Auteur:
Omar Hasan, DO
Swedish Covenant Hospital, Chicago, Illinois

Citatie:
Hasan O. Osmotisch demyelinisatiesyndroom. Consultant. 2017;57(8):509-510.

Een 31-jarige man met een medische voorgeschiedenis van alcoholmisbruik presenteerde zich met plotseling optredende ataxie, dysarthrie, dysfagie, en bilaterale rustende handtrillingen die ongeveer 1 week eerder waren begonnen. De symptomen waren begonnen met bilaterale handtrillingen en hadden zich zodanig ontwikkeld dat hij niet meer kon typen en werken achter zijn computer.

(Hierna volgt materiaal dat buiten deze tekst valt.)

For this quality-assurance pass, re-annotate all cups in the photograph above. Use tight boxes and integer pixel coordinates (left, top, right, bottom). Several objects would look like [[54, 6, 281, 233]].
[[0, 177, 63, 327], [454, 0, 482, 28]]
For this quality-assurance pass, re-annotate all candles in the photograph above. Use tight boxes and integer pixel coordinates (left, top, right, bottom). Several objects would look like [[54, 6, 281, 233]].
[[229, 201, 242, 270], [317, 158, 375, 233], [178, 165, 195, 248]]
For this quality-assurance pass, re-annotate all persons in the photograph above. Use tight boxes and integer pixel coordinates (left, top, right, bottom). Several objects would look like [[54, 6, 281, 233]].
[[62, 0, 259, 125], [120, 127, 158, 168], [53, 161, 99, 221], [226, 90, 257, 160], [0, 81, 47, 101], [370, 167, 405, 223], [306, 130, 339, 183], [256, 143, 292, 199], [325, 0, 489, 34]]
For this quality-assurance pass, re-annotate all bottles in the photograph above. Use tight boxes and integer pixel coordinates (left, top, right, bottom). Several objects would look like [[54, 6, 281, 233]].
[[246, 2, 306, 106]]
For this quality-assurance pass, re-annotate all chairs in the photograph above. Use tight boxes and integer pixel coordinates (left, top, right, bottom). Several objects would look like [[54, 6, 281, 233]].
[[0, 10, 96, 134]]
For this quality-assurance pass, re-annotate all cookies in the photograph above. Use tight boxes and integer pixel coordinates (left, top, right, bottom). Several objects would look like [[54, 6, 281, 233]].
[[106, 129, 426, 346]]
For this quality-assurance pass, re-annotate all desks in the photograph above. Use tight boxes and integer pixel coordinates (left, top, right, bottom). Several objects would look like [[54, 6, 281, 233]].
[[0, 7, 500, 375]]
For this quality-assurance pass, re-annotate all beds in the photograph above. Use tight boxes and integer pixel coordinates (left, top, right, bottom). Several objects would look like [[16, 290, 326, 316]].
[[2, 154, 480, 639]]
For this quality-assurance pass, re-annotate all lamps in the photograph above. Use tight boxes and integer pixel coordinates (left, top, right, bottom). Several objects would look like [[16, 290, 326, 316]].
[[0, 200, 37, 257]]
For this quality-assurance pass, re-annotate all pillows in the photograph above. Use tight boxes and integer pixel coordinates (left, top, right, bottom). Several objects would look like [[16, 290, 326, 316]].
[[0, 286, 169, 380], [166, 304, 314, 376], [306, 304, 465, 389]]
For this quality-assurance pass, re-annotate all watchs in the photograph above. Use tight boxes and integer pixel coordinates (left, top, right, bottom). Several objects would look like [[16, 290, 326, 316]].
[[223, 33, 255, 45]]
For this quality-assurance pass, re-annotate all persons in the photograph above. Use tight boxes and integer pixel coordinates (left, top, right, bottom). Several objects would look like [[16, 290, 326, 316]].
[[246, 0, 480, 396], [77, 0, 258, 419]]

Kort daarna bemerkte de patiënt moeilijkheden met spreken en lopen. Hij verklaarde dat hij tijdens telefoongesprekken niet meer in staat was om samenhangend te articuleren. Hij had moeite met zijn evenwicht tijdens het lopen en voelde zwakte in beide onderste ledematen. Deze symptomen hadden zich in de loop van een week ontwikkeld, waarna de patiënt zich op de spoedeisende hulp meldde.

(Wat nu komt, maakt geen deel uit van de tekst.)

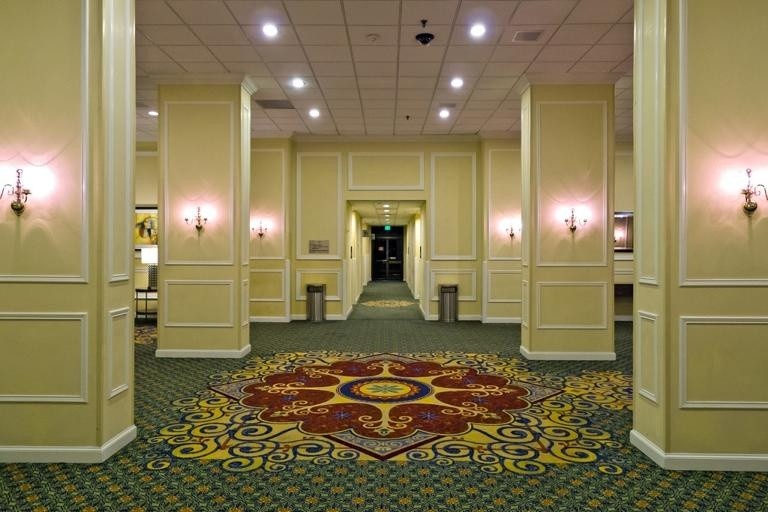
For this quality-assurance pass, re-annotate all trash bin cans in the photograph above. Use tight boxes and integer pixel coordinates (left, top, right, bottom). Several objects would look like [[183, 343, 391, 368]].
[[306, 283, 326, 322], [439, 284, 458, 323]]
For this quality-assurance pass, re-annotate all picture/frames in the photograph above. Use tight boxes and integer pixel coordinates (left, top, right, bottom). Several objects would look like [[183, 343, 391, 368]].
[[133, 205, 159, 251]]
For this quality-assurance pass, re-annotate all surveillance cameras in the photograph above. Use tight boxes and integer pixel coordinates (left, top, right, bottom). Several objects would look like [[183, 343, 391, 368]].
[[413, 32, 436, 47]]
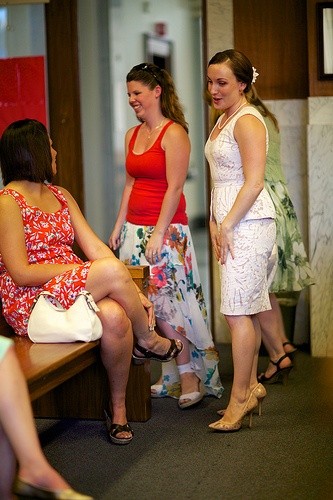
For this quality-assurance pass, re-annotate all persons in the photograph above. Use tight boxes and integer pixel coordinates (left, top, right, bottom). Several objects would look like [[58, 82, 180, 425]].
[[204, 78, 316, 387], [108, 63, 225, 409], [204, 49, 277, 431], [0, 336, 93, 500], [0, 118, 184, 445]]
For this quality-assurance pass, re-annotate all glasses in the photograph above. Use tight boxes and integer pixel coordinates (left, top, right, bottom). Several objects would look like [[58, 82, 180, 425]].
[[133, 64, 162, 85]]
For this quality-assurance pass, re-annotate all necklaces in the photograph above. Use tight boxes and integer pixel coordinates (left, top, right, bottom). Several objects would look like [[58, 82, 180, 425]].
[[146, 120, 164, 139], [218, 101, 246, 129]]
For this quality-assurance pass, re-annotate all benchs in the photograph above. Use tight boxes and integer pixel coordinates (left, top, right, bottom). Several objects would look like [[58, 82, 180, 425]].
[[10, 266, 153, 421]]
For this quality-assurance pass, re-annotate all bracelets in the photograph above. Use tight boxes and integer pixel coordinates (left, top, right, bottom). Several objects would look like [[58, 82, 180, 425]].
[[138, 291, 146, 295]]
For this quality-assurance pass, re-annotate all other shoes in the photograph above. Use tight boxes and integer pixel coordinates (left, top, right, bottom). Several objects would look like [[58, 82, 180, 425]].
[[11, 477, 94, 500]]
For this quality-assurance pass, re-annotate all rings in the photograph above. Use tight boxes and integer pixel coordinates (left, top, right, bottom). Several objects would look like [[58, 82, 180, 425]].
[[152, 253, 156, 255]]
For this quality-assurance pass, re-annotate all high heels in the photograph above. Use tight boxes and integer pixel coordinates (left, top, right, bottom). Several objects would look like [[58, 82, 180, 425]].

Geschiedenis. De patiënt ontkende illegaal drugsgebruik, en hij gebruikte geen medicijnen. Zijn chirurgische voorgeschiedenis en familiegeschiedenis waren onopvallend. Hij meldde dat hij de laatste 10 jaar dagelijks alcohol had gedronken, en dat hij ongeveer 4 weken daarvoor was gestopt. Nader onderzoek wees uit dat de patiënt zich 3 weken eerder op de eerste hulp had gemeld voor een episode van bewustzijnsverlies met misselijkheid, braken en bilaterale handtrillingen. Op dat moment had de patiënt naar verluidt geprobeerd te stoppen met drinken en had hij gedurende 2 tot 3 dagen voor aankomst geen alcohol gedronken. De bevindingen van een CT-scan (computertomografie van het hoofd) die bij dat bezoek werd gemaakt, waren niet opmerkelijk. Hij was hyponatremisch (natrium, 111 mEq/L) en hypochloremisch (chloride, 89 mEq/L). Zijn kaliumgehalte was licht verhoogd met 5,8 mEq/L, en zijn bicarbonaatgehalte was 15 mEq/L. Zijn bloedureumstikstof en creatininegehalte waren verhoogd met respectievelijk 41 mg/dL en 1,4 mg/dL. Zijn magnesiumgehalte was laag met 1,4 mg/dL. Zijn albuminegehalte was laag met 2,9 g/dL.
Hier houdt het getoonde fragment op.